Por que os políticos republicanos não estão dispostos a desempenhar suas responsabilidades constitucionais? Relativamente poucos deles, suspeita-se, querem de fato uma guerra comercial, para não falar em uma ruptura da aliança ocidental. E muitos deles, também se suspeita, estão amplamente cientes de que um agente estrangeiro de fato está sentado no Salão Oval. Mas eles estão imobilizados por uma combinação de venalidade e covardia.

Por um lado, cortes de impostos para os ricos têm se tornado a prioridade máxima do Partido Republicano contemporâneo, e o Sr. Trump está dando isso a eles, de modo que eles estão dispostos a fazer vista grossa a todo o resto.

Por outro lado, a base do partido realmente ama o Sr. Trump, não pelas políticas dele, mas pela crueldade performativa que ele exibe para com minorias raciais e o modo como ele aponta o dedo na cara das “elites”. Assim, qualquer político republicano que assuma uma posição em defesa do que nós costumávamos pensar que fossem valores americanos fundamentais corre um grande risco de ser derrotado na sua próxima eleição primária.
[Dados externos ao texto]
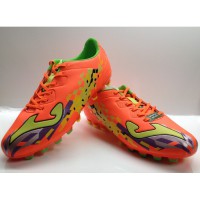 PROPULSION 3.0 408 AG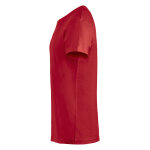 Clique Lasten T-paita - Image 68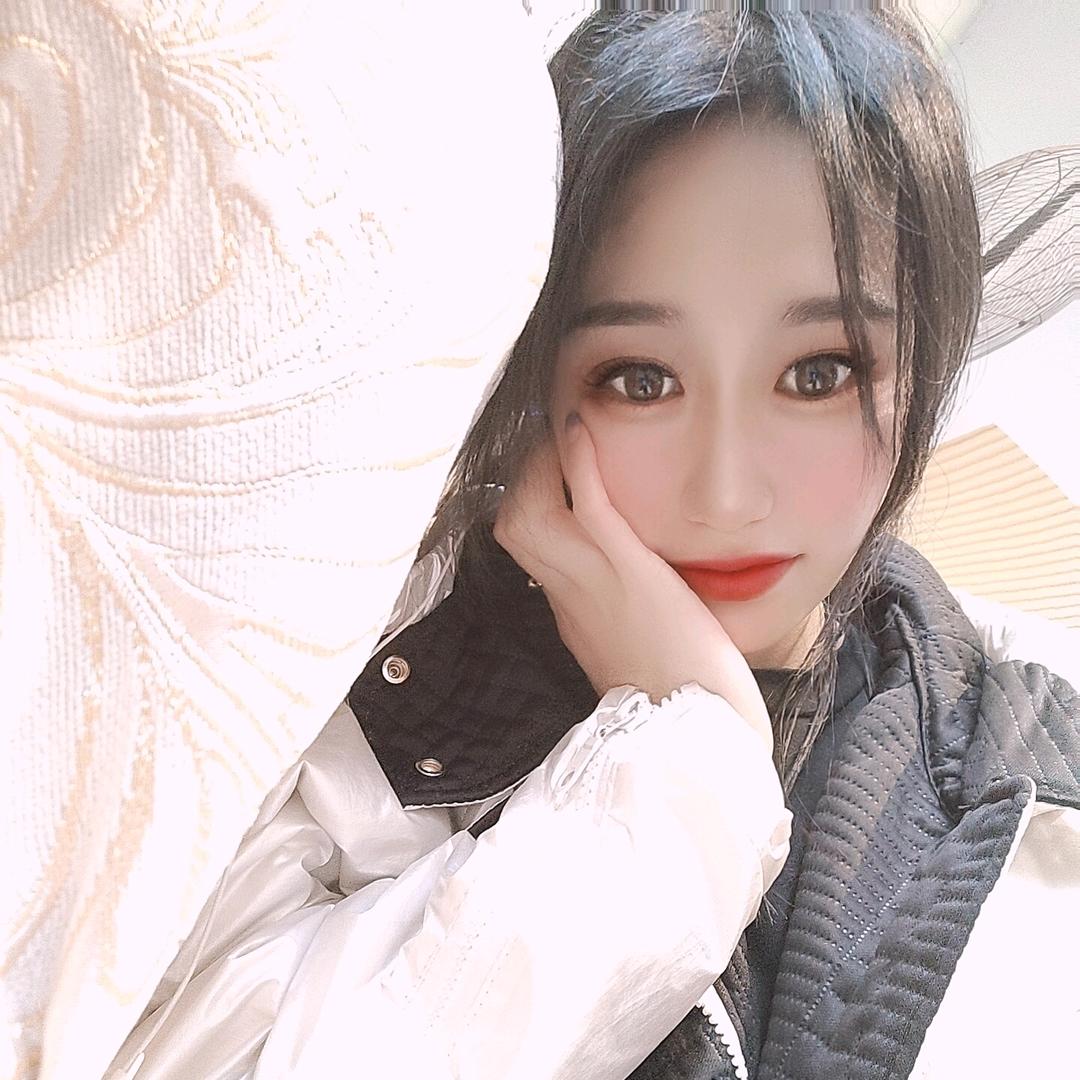 小楊楊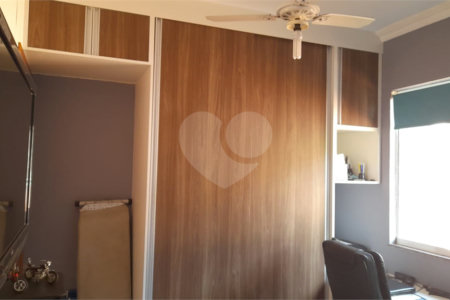 Casa à venda com 3 suítes, no condomínio Residências do Campo, Rio de Janeiro - RJ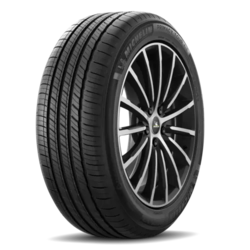 Michelin Primacy A/S 255/50R20 105H BSW | Free Shipping T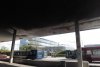 DSCF8522.jpg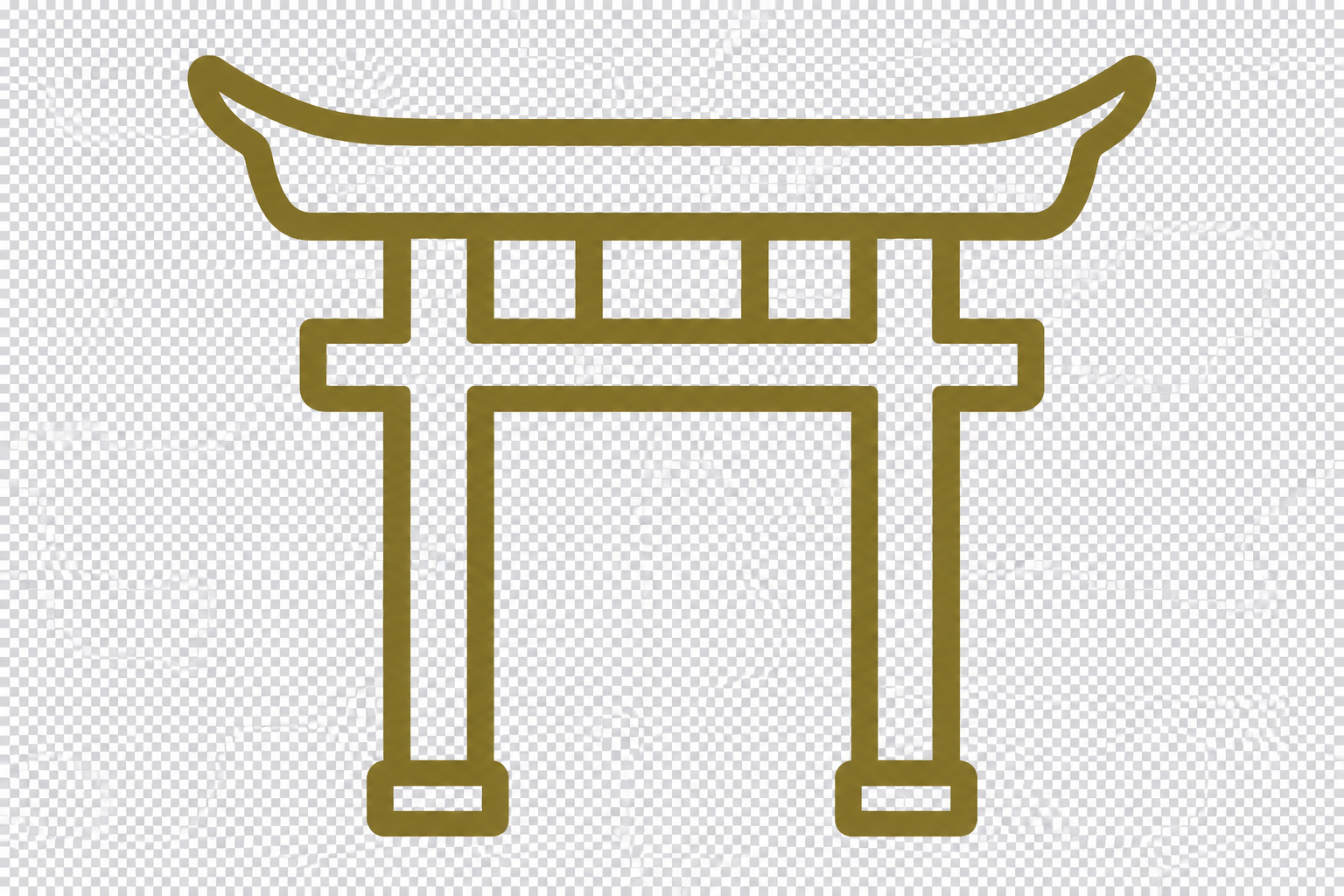 torii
Fora que, até onde nós podemos ver, não há um único republicano eleito disposto a assumir este risco, não importa o que o Sr. Trump faça.

O que tudo isso nos mostra é que o problema que a América enfrenta é muito mais profundo do que a horripilância pessoal do Sr. Trump. Um dos nossos dois principais partidos parece ser irreparável e desgraçadamente corrupto. E, a menos que este partido perca não só a eleição deste ano, mas comece a perder com frequência, a América como nós a conhecemos está acabada.